SXSW FILM FESTIVAL 2024 REVIEW! Dandelions is a brave and deeply personal documentary from writer-director Basil Mironer. What do you do if you have a family you never knew about in a different country? This question propels the filmmaker to embark on a journey of discovery to the country he emigrated from, Russia. Accompanied by his brother Ben and friend Flavia, Mironer uses various digital video cameras to chart their travelogue.

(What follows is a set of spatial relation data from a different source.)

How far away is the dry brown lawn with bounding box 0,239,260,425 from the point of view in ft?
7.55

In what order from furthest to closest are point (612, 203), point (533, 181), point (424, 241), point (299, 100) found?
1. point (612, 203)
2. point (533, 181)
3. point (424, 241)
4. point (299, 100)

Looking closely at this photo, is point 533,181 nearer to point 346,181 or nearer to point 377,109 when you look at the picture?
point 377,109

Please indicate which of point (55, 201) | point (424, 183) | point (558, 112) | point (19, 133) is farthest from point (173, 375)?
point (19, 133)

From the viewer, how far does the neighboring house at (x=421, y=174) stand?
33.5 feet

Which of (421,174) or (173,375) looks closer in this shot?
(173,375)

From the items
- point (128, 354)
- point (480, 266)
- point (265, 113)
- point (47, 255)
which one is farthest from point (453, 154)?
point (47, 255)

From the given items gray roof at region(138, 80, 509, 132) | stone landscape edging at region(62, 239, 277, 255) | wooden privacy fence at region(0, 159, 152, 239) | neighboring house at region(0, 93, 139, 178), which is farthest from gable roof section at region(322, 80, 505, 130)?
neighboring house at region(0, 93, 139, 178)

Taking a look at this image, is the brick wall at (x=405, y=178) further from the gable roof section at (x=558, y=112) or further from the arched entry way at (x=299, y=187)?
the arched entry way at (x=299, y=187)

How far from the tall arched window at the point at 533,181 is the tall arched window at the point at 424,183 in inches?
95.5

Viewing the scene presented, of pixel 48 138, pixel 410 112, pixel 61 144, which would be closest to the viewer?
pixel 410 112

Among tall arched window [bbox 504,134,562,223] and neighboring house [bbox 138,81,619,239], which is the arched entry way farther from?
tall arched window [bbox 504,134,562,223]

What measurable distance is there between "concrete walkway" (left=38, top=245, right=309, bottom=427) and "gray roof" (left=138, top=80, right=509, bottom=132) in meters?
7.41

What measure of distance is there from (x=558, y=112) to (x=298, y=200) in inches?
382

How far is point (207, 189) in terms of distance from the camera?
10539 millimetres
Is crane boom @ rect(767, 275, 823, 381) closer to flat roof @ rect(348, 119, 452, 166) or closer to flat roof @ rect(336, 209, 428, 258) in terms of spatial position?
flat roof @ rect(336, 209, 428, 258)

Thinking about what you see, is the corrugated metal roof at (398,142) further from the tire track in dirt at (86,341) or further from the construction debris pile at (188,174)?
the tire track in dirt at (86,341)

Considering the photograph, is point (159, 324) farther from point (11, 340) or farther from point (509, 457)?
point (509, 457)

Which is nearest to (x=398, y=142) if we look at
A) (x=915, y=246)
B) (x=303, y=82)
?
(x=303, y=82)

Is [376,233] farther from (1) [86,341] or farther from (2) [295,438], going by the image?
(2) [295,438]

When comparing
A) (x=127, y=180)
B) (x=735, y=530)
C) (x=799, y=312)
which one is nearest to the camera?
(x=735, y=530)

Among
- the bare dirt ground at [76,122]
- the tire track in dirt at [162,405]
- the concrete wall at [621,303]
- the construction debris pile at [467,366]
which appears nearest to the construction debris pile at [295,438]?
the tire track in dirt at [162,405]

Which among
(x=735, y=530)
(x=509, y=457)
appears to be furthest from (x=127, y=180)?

The movie is fantastically edited. Spliced home movies with CRT damage blend into a smooth stream of digital footage, with snapshots of Mironer using a still-shot camera. The documentary is entirely lit with natural light and, having been shot in the summer, is sun-drenched in both California and Moscow. Taking its name from one of Mironer’s favorite childhood memories, the picture not only presents new experiences for the family but also connects the director with memories he holds onto from childhood. He remembers a Dacha – country house – where he and his grandmother blew dandelions on a summer’s day.

In meeting his half-siblings Nikolai and Liza, many questions arise. As both direct cinema and an autobiographical documentary, this film does not flinch from chronicling the awkward, uneasy moments of adult siblings encountering each other after a lifetime apart. Even so, there is much joy to be had at the family reunion. The big smiles and the laughs over dinner call to mind the bygone days when my family was alive, and occasionally, I would meet relatives I had only ever heard of. Similarly, the filmmaker is coming to see family he only has some distant memories of being with, and his brother has never met. Dandelions is such a sweet documentary in that way.

In meeting his half-siblings Nikolai and Liza, many questions arise.”

The midpoint is most touching. Experiencing the doubt and queasiness of inhabiting a new space, we witness Mironer succumb to one of the pitfalls of international travel: sickness. While human habitats, regardless of where they are, tend to be very similar, the differences in the environment from Los Angeles to Moscow mean a stomach bug is liable to happen. Overcoming the sickness, Mironer and his companions are treated to a most wonderful adventure of reconnection in the verdant wilderness of Central Russia. The farther removed you are from a city, the more natural the environment.

In the rolling green forests of Central Russia, deep emotions and further questions arise. Can you actually be considered someone’s son if you grew up without knowledge of the man? There’s an exchange late in the movie where Mironer learns how divorce worked in the Soviet Union. Coming to realize his birth father had few if any, options once his mother decided to divorce is a heavy thought. Strangely, that heaviness does not impact the lighthearted joy experienced by all at the family reunion. However, the weed it’s named for inhabits a brief moment in time. When the petals of the dandelion go white, they soar off into the wind. So, too, Mironer’s visit with his birth dad, grandmother, and half-siblings is all too brief.

Many are the films I see, gentle reader, that are for specific and limited audiences. Dandelions is that warm hug of a cinematic experience that is perfect for everyone. A meditation on what it means to be a family, the film explores what connects us all. It’s really delightful.

Dandelions screened at the 2024 Santa Barbara International Film Festival and the 2024 SXSW Film Festival


Dandelions (2024)

Directed and Written: Basil Mironer

Starring: Basil Mironer, Benjamin Mironer, Flavia Watson, etc.